(Task directions) Every line in the data below from the one containing "Porträt eines kleinen" down to the one containing "Hand holding a", both included, must be retyped exactly; no other line is to appear.

(Data extract)

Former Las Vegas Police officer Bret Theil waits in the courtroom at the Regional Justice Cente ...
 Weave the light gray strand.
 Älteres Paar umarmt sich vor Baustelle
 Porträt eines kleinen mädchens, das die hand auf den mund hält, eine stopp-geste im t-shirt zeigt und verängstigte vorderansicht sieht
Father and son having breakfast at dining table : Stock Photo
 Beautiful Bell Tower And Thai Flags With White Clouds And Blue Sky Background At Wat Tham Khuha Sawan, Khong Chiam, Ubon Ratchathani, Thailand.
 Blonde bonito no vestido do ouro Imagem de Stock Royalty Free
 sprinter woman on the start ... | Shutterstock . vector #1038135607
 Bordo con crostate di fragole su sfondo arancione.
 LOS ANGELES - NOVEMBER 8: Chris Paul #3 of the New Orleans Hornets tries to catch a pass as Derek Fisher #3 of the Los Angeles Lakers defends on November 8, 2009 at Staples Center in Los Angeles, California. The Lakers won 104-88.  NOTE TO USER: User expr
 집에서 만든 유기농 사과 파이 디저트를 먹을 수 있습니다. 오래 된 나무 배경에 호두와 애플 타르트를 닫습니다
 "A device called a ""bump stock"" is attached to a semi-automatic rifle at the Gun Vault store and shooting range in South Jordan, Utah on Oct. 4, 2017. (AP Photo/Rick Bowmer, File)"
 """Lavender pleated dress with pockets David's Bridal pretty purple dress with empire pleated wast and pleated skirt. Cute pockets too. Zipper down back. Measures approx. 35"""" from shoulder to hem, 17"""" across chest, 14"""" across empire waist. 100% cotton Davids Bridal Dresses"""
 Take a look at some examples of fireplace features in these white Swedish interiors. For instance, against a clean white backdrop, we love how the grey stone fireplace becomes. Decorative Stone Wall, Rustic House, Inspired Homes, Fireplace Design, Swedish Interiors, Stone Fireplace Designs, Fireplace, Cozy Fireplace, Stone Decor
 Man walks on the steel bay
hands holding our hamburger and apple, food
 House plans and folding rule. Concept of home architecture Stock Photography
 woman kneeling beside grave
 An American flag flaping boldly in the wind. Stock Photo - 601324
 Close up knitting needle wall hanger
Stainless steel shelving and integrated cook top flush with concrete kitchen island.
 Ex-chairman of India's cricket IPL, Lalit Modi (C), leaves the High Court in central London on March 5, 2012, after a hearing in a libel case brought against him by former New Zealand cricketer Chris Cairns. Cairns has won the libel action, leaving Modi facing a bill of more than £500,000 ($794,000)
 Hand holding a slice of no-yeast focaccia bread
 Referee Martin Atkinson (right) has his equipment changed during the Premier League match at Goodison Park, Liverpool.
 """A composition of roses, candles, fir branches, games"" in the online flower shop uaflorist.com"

(Output)
 Porträt eines kleinen mädchens, das die hand auf den mund hält, eine stopp-geste im t-shirt zeigt und verängstigte vorderansicht sieht
Father and son having breakfast at dining table : Stock Photo
 Beautiful Bell Tower And Thai Flags With White Clouds And Blue Sky Background At Wat Tham Khuha Sawan, Khong Chiam, Ubon Ratchathani, Thailand.
 Blonde bonito no vestido do ouro Imagem de Stock Royalty Free
 sprinter woman on the start ... | Shutterstock . vector #1038135607
 Bordo con crostate di fragole su sfondo arancione.
 LOS ANGELES - NOVEMBER 8: Chris Paul #3 of the New Orleans Hornets tries to catch a pass as Derek Fisher #3 of the Los Angeles Lakers defends on November 8, 2009 at Staples Center in Los Angeles, California. The Lakers won 104-88.  NOTE TO USER: User expr
 집에서 만든 유기농 사과 파이 디저트를 먹을 수 있습니다. 오래 된 나무 배경에 호두와 애플 타르트를 닫습니다
 "A device called a ""bump stock"" is attached to a semi-automatic rifle at the Gun Vault store and shooting range in South Jordan, Utah on Oct. 4, 2017. (AP Photo/Rick Bowmer, File)"
 """Lavender pleated dress with pockets David's Bridal pretty purple dress with empire pleated wast and pleated skirt. Cute pockets too. Zipper down back. Measures approx. 35"""" from shoulder to hem, 17"""" across chest, 14"""" across empire waist. 100% cotton Davids Bridal Dresses"""
 Take a look at some examples of fireplace features in these white Swedish interiors. For instance, against a clean white backdrop, we love how the grey stone fireplace becomes. Decorative Stone Wall, Rustic House, Inspired Homes, Fireplace Design, Swedish Interiors, Stone Fireplace Designs, Fireplace, Cozy Fireplace, Stone Decor
 Man walks on the steel bay
hands holding our hamburger and apple, food
 House plans and folding rule. Concept of home architecture Stock Photography
 woman kneeling beside grave
 An American flag flaping boldly in the wind. Stock Photo - 601324
 Close up knitting needle wall hanger
Stainless steel shelving and integrated cook top flush with concrete kitchen island.
 Ex-chairman of India's cricket IPL, Lalit Modi (C), leaves the High Court in central London on March 5, 2012, after a hearing in a libel case brought against him by former New Zealand cricketer Chris Cairns. Cairns has won the libel action, leaving Modi facing a bill of more than £500,000 ($794,000)
 Hand holding a slice of no-yeast focaccia bread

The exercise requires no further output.